Menurut Ketua STIKes Bantul, Nuryadin, peringatan milad ke-3 tersebut juga menjadi sebuah momentum untuk refleksi dan intropeksi diri, supaya kedepannya STIKes Bantul bisa lebih baik lagi.

“Diharapkan dengan acara ini spirit, semangat seluruh civitas akademika STIKes Bantul akan bertambah lagi, sekaligus merefleksi apa-apa yang sudah dijalankan selama 3 tahun kemarin, capaian-capaian apa yang sudah terwujud, kendala apa yang dihadapi dan kelemahan-kelemahan yang dimiliki,” ujar Nuryadin.

Dengan merefleksi diri, kata Nuryadin, semoga ada spirit baru, sehingga kendala, tantangan dan kelemahan selama 3 tahun kemarin, kedepan memasuki tahun keempat ini bisa diantisipasi, diperbaiki dan diperbaharui. Sehingga kedepan diharapkan STIKes Bantul lebih maju lagi, lebih jaya lagi, lebih berkembang lagi di tengah-tengah persaingan antar PTS yang ada di Yogyakarta maupun di luar Yogyakarta.

Karena menurut Nuryadin, tantangan kedepan lembaga pendidikan tinggi khususnya PTS semakin berat. Karena selain persaingan antar PTS, kondisi ekonomi bangsa ini saat ini dan kedepan tidak dalam keadaan baik-baik saja.

“Sehingga ini menurunkan animo orangtua untuk menguliahkan dipertanyakan, karena kemampuan untuk membiayai makin menurun. Karena itu dibutuhkan satu langkah yang cerdas dan kreatif serta solusi yang pas untuk mengantisipasi tantangan dan kondisi tersebut,” ungkap Nuryadin.

Untuk menghadapi itu dari STIKes Bantul membuka beberapa program beasiswa, yakni KIP, beasiswa unggulan serta beasiswa boarding campus. Program beasiswa tersebut disiapkan untuk mengantisipasi anak-anak yang ingin kuliah namun kemampuannya minimal.

“Prinsip kami, jangan sampai anak-anak di Indonesia yang ingin kuliah tidak terwujud hanya karena tidak mampu.

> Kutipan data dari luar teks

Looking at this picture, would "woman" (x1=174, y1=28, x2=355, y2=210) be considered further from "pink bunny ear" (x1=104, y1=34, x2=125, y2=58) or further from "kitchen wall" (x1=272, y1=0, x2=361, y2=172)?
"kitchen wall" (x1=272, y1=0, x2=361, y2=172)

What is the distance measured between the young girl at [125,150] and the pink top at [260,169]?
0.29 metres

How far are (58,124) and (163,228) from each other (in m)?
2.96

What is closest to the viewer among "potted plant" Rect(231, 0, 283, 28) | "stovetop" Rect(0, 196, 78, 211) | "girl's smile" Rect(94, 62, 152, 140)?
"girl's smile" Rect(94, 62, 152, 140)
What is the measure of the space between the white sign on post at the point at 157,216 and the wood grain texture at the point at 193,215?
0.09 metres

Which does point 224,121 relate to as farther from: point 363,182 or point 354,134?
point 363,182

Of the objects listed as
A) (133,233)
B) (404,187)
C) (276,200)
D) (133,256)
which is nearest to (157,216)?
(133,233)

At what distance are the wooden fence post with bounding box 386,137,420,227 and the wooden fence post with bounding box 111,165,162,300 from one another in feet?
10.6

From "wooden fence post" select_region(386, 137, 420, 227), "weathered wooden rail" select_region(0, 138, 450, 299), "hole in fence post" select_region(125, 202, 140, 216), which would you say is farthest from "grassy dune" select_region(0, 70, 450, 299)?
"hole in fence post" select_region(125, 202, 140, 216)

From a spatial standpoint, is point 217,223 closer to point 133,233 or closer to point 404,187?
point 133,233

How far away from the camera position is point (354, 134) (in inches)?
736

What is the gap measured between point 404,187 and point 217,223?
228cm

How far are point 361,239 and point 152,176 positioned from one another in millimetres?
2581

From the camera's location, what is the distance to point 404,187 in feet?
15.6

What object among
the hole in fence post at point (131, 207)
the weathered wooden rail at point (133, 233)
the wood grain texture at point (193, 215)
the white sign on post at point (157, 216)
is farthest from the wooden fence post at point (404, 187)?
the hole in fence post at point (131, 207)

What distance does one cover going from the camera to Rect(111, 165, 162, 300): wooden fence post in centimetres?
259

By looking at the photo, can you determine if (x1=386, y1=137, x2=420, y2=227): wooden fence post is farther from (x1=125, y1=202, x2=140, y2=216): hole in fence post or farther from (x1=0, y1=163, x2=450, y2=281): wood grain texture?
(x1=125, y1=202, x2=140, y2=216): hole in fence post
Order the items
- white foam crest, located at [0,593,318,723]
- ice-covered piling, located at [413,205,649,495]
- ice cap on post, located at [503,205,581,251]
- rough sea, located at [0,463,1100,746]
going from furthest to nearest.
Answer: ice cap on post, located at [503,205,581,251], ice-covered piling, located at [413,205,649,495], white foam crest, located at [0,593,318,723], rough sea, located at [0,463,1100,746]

Dari STIKes Bantul mencoba memberikan solusi,” terang Nuryadin.

Dia mengajak seluruh civitas akademika STIKes Bantul untuk menjaga persatuan, kekompakan dan menjaga visi misi bersama. Karena tantangan kedepan makin berat.

Nuryadin juga berpesan, kreativitas, inovasi harus tetap dijalankan karena sekarang di era milenial ini kreatifitas dan inovasi sangat penting terutama di media sosial, sehingga diharapkan tim penerimaan mahasiswa baru lebih kreatif lagi bermain di media sosial.

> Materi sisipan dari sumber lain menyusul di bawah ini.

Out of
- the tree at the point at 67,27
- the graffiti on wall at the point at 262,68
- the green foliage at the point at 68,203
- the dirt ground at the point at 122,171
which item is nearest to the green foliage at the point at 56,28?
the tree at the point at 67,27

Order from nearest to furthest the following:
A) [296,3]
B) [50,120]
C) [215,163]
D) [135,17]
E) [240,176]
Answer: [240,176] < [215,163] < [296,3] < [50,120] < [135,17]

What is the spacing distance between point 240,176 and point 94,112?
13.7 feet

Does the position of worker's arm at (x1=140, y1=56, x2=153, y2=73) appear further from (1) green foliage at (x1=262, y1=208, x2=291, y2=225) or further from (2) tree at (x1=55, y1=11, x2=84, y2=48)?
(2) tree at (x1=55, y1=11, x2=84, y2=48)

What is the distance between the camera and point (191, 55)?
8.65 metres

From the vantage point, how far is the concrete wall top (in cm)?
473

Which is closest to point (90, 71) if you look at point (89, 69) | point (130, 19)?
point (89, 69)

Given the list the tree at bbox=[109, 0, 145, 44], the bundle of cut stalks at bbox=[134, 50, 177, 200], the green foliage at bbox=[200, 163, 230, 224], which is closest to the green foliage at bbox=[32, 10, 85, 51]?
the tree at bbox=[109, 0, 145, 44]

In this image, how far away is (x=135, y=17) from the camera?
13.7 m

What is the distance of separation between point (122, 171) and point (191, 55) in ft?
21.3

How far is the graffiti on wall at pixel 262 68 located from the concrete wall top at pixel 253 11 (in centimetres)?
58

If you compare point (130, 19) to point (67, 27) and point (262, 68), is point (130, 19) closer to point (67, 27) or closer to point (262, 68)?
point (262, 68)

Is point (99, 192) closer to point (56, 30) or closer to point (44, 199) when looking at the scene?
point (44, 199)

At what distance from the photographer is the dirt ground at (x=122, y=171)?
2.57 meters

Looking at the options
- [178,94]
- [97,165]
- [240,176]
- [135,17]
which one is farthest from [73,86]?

“Mari bersama-sama kedepan kita tingkatkan komitmen untuk bagaimana dosen, tenaga pendik kompak dirumah kompak di kampus, sukses dirumah sukses di kampus, berkah barokah di rumah berkah barokah di kampus. Apa yang dilakukan di rumah dan di kampus bermakna untuk anak-anak, mahasiswa serta bangsa dan negara,” pungkas Nuryadin. (Jon)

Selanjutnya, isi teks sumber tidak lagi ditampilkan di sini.